THURSDAY, March 1 — The Ingham County Board of Commissioners approved a resolution calling on Meijer to reconsider its decision to eliminate free publications in its stores in the Lansing area.
“The Ingham County Board of Commissioners supports local business and use these publications as a way to inform the community of important notices, public hearings, changes in ordinances and public policy, promote County government and solicit bids and requests for proposals from local businesses,” the resolution, which was approved Tuesday, says.
“This new policy could have an adverse impact on the thousands of residents who rely on these publications for information and notices from Ingham County, as well as other governmental entities,” it adds.

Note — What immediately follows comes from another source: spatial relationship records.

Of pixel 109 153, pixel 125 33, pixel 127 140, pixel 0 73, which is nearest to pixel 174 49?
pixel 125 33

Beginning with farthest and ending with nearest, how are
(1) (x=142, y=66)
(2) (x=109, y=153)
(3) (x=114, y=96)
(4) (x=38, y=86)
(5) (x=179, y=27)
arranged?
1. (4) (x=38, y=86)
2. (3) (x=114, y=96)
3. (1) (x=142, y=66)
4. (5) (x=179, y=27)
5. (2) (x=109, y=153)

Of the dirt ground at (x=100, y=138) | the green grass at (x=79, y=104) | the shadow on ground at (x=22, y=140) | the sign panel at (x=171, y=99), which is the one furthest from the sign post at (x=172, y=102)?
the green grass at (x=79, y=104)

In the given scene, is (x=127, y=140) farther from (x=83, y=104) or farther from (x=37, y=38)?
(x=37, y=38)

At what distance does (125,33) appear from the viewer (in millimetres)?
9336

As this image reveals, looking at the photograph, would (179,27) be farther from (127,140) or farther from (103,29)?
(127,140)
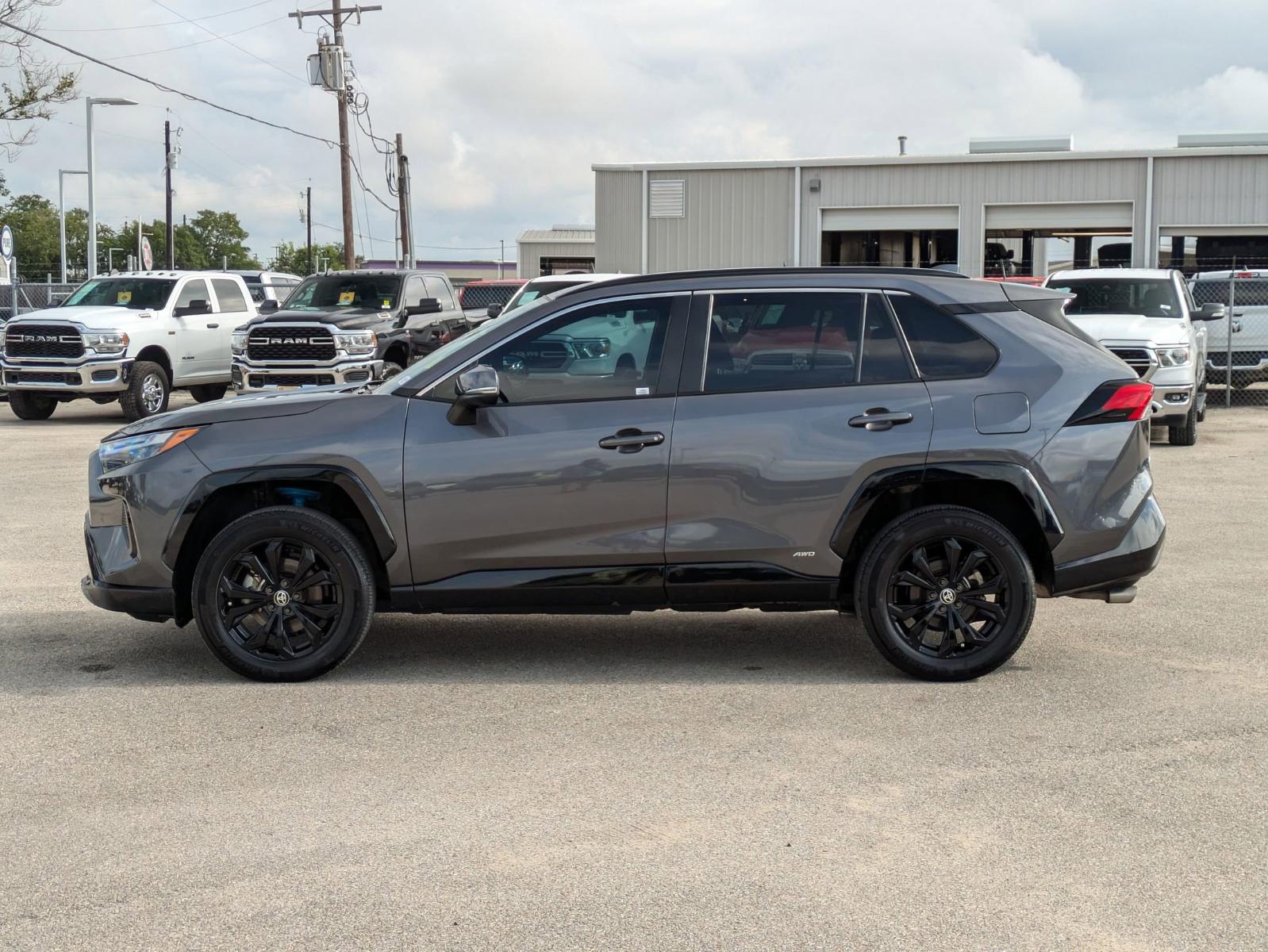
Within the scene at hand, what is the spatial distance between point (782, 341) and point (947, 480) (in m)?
0.91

The Lansing City Council passed a similar resolution two weeks ago.In the Lansing area, Meijer has extended to March 15 when free publications may still be available. Elsewhere in the 199-store chain the deadline remains today. Publications in Lansing include City Pulse. Meanwhile, nearly 120 people have signed a petition posted Sunday thanking Meijer for extending the deadline and encouraging management to rescind its decision. The petition is available at http://www.change.org/petitions/vice-president-repeal-the-ban-on-free-publications-in-local-meijer-stores. Readers can also email Stacie Behler, Meijer vice president for public affairs, at stacie.behler@meijer/com and speak to store managers.
An earlier petition along the same lines garnered 229 signatures.

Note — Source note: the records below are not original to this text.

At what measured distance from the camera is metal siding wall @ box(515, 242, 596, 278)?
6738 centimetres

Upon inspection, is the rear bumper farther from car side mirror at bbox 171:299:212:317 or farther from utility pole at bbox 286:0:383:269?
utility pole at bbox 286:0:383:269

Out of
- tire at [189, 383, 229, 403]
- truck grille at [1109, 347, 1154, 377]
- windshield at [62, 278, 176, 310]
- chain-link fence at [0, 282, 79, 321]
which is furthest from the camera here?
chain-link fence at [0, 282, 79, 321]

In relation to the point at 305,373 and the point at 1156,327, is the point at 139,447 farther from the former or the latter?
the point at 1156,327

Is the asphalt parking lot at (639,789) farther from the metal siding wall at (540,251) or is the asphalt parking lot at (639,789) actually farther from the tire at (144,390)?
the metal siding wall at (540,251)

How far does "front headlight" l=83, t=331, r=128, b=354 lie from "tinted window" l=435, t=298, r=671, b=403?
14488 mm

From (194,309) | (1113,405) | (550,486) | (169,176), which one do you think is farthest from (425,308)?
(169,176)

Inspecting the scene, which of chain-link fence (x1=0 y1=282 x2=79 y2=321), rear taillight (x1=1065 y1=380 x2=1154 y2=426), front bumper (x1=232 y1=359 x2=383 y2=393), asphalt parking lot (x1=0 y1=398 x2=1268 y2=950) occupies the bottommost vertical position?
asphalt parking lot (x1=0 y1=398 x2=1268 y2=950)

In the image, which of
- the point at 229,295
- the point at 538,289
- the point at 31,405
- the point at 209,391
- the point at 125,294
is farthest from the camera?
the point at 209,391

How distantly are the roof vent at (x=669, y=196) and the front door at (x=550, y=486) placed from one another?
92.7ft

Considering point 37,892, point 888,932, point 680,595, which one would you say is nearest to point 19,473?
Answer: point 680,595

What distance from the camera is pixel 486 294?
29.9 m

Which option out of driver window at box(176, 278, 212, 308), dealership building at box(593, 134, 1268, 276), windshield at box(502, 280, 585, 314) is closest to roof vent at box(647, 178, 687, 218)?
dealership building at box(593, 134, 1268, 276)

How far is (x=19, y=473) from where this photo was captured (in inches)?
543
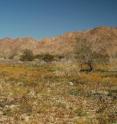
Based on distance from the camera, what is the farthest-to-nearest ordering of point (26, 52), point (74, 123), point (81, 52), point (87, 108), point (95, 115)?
1. point (26, 52)
2. point (81, 52)
3. point (87, 108)
4. point (95, 115)
5. point (74, 123)

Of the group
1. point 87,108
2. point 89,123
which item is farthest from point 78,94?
point 89,123

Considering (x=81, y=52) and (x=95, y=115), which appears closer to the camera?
(x=95, y=115)

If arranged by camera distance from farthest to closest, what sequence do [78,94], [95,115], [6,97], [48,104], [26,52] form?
[26,52] → [78,94] → [6,97] → [48,104] → [95,115]

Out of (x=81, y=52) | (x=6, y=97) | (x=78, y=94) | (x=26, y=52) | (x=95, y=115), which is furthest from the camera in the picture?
(x=26, y=52)

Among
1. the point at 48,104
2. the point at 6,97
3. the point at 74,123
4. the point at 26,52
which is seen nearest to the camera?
the point at 74,123

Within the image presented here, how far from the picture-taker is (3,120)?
62.6 feet

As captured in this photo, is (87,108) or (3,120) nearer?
(3,120)

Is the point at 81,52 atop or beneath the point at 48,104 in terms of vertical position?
atop

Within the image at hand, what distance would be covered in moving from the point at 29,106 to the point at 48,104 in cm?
157

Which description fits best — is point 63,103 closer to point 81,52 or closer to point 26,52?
point 81,52

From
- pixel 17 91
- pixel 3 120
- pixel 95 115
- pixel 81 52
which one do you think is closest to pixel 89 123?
pixel 95 115

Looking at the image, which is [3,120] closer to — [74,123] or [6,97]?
[74,123]

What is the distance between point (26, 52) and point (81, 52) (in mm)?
61000

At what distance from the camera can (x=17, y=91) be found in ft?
105
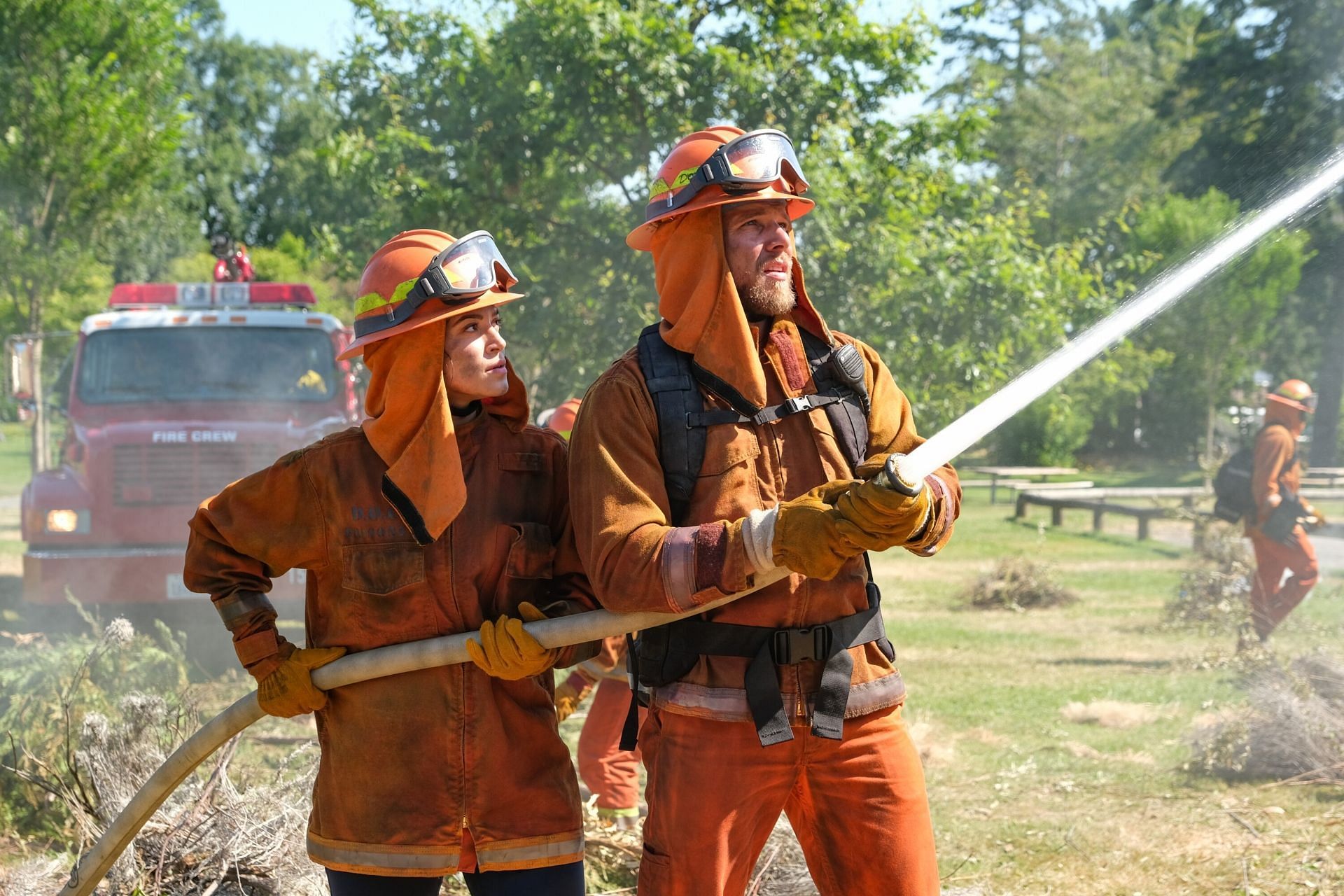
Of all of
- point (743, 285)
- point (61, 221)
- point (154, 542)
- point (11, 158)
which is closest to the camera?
point (743, 285)

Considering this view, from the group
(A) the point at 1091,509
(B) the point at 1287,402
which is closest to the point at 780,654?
(B) the point at 1287,402

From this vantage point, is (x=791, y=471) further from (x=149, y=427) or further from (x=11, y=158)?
(x=11, y=158)

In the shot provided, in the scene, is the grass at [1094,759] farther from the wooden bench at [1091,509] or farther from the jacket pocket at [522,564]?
the wooden bench at [1091,509]

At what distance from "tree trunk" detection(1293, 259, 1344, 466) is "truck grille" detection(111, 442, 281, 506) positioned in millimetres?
21400

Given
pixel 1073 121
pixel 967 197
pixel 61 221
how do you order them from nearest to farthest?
1. pixel 967 197
2. pixel 61 221
3. pixel 1073 121

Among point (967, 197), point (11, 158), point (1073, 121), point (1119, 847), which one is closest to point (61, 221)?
point (11, 158)

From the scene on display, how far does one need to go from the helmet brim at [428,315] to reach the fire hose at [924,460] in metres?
0.64

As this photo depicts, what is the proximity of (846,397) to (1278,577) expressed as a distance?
669 cm

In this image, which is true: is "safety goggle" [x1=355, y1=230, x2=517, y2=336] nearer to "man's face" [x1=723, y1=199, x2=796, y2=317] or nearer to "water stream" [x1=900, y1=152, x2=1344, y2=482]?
"man's face" [x1=723, y1=199, x2=796, y2=317]

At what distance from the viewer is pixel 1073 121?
118ft

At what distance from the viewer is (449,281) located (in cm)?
274

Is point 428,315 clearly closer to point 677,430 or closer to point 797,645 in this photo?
point 677,430

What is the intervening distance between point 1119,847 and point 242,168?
45.2 m

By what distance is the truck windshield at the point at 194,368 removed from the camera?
27.0ft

Meijer and City Pulse are exploring ways the publication may remain in the eight stores in Greater Lansing, editor and publisher Berl Schwartz said.More than 3,000 readers a week pick up their papers at Meijer, he said.
“I’m gratified by the reader response and delighted that Meijer has reacted positively to it,” Schwartz said. “I’m hoping something satisfactory to all parties can be worked out. Until it is, however, I think the best course is for readers to continue to let Meijer know how important it is to them that Meijer remain a hub of community information.”